Making the Program Last Beyond One Season

The test of any mentorship program is whether it survives staff turnover, a difficult season, and the natural tendency to deprioritize development when the schedule gets crowded. Programs that endure are built into the structure of the operation — not dependent on any one person's enthusiasm.

Make mentorship part of every new coach's onboarding, not an optional perk for those who ask. Obradovic's preseason system defines staff roles before day one and onboards each person personally before expecting them to perform professionally. The same logic applies here: a young coach who joins your staff should enter a mentorship relationship in their first week, with a named mentor, a written expectations document, and a first meeting scheduled before they've coached a single practice.

Build a culture of open learning throughout the staff, not just in the mentor-mentee pair. Bob Hurley's practices were open to other coaches as a deliberate cultural signal — learning is welcome here, and we have nothing to hide. John Moore's Timothy Principle works best when the whole staff sees the mentor-mentee relationship as normal, not exceptional. When experienced coaches share what they're still learning and where they're still struggling, they give young coaches permission to do the same.

Use the program to build your succession pipeline. The young coaches in your mentorship program today are your future assistants and eventually your future head coaches. If you think of the program that way from the beginning, you'll invest differently in it. Every hour a mentor puts into a young coach's development is an investment in the long-term health of your program — and of the game. Crean's "legacy of leadership" framing is the right lens: "A player is a leader when they are in your program. The legacy of leadership is the feel he leaves when he's gone." The same is true for coaches. What habits, standards, and philosophies does your mentorship program leave behind in every young coach who goes through it?

Review the program formally at the end of each season. Bring together all the mentors and all the young coaches for a 90-minute debrief. What did each pair accomplish? Where did the structure break down? What do the young coaches wish they had been taught earlier? What do the mentors wish they had done differently? Use those answers to update the program — the expectations document, the matching criteria, the monthly focus areas — before the next season begins. A program that reflects and adjusts compounds. A program that repeats exactly what it did last year slowly loses relevance.

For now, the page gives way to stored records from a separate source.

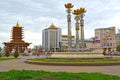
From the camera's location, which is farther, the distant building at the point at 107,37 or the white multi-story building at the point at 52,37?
the white multi-story building at the point at 52,37

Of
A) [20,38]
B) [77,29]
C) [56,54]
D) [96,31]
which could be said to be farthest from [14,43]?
[56,54]

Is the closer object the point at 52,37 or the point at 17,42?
the point at 17,42

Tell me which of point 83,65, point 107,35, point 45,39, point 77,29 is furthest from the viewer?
point 45,39

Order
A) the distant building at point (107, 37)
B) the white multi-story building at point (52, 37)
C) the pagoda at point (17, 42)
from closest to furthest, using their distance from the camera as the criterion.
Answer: the pagoda at point (17, 42), the distant building at point (107, 37), the white multi-story building at point (52, 37)

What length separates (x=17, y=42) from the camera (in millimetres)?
92938

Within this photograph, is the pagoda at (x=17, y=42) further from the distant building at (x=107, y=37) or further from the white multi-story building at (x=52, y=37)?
the distant building at (x=107, y=37)

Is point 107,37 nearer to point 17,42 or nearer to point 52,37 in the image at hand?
point 52,37

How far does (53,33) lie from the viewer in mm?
127000

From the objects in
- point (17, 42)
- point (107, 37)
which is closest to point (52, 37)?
point (107, 37)

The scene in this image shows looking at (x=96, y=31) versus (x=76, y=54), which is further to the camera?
(x=96, y=31)

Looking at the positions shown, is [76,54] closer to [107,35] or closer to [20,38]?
[20,38]

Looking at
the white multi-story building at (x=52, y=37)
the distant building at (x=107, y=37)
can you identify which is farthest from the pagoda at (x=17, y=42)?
the distant building at (x=107, y=37)

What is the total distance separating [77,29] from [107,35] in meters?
67.5

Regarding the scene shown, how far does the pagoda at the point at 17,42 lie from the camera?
9275 cm
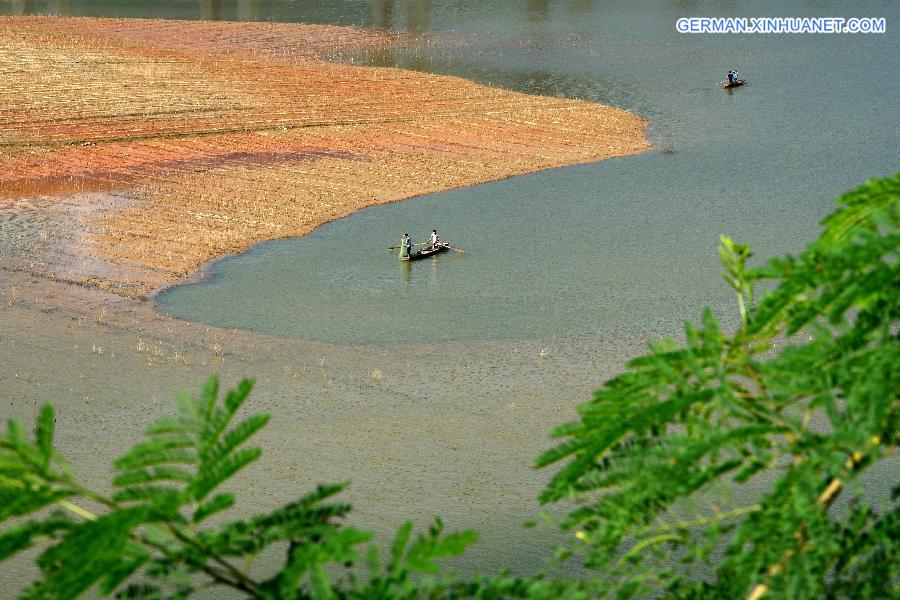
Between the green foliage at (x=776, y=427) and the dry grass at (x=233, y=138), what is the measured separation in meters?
22.4

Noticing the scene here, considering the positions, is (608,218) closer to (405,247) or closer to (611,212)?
(611,212)

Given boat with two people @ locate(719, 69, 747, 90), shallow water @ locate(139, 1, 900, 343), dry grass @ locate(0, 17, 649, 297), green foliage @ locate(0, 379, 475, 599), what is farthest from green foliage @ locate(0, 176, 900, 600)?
boat with two people @ locate(719, 69, 747, 90)

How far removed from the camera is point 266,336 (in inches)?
909

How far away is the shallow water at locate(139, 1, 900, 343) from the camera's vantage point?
2447 centimetres

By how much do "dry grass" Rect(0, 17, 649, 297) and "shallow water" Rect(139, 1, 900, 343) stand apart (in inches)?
54.7

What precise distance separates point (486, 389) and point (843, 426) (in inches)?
646

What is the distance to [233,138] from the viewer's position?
39.4m

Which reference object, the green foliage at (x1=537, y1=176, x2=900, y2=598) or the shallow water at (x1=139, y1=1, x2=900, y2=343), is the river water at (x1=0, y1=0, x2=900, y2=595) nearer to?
the shallow water at (x1=139, y1=1, x2=900, y2=343)

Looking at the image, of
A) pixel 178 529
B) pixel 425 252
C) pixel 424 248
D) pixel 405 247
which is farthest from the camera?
pixel 424 248

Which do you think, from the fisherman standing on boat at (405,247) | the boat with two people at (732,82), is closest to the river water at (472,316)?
the fisherman standing on boat at (405,247)

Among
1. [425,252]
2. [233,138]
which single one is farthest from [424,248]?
[233,138]

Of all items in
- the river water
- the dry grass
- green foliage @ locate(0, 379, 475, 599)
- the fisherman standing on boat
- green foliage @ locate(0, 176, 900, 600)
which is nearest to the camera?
green foliage @ locate(0, 379, 475, 599)

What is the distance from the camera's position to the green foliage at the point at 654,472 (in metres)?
3.50

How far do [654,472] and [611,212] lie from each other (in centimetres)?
2866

The final word on longevity is senior ownership. Dean Smith's program made seniors responsible for the culture daily, because it was their team. Apply the same principle to your mentorship program: the coaches who went through it become the ones who run it. They know what it gave them, they feel ownership of it, and they're motivated to make it better for the coaches who come after them. That cycle — mentee becomes mentor, standards improve with each generation — is what turns a good program into a great one.

  • Before making a mentor-mentee pairing, gather information from at least three sources: observe the young coach in practice, speak with the head coach about their development gaps, and ask the young coach directly where they want to grow this season.
  • Set a named learning focus for each month of the mentorship — not a vague goal like "get better at practice management," but a specific skill like "run a 20-minute film session independently by the end of November."
  • Use Lickliter's five-step teaching model for every skill you want the young coach to develop: explain the goal, demonstrate it, let them imitate it, correct what didn't land, and repeat until it's automatic.
  • Install the Me First, For Us question filter at the start of the program — teach young coaches to replace "Who dropped the ball?" with "What can I do to make this better?" and make it part of your debrief language all season.
  • At the end of each month, run a modified Parcells role test: ask the young coach to explain their reasoning behind one key decision they made that week. If they can't articulate the why clearly, the mentor hasn't finished the teaching.
  • Review the full mentorship program formally at the end of the season with all pairs present — update the structure based on what broke down before the next cohort begins.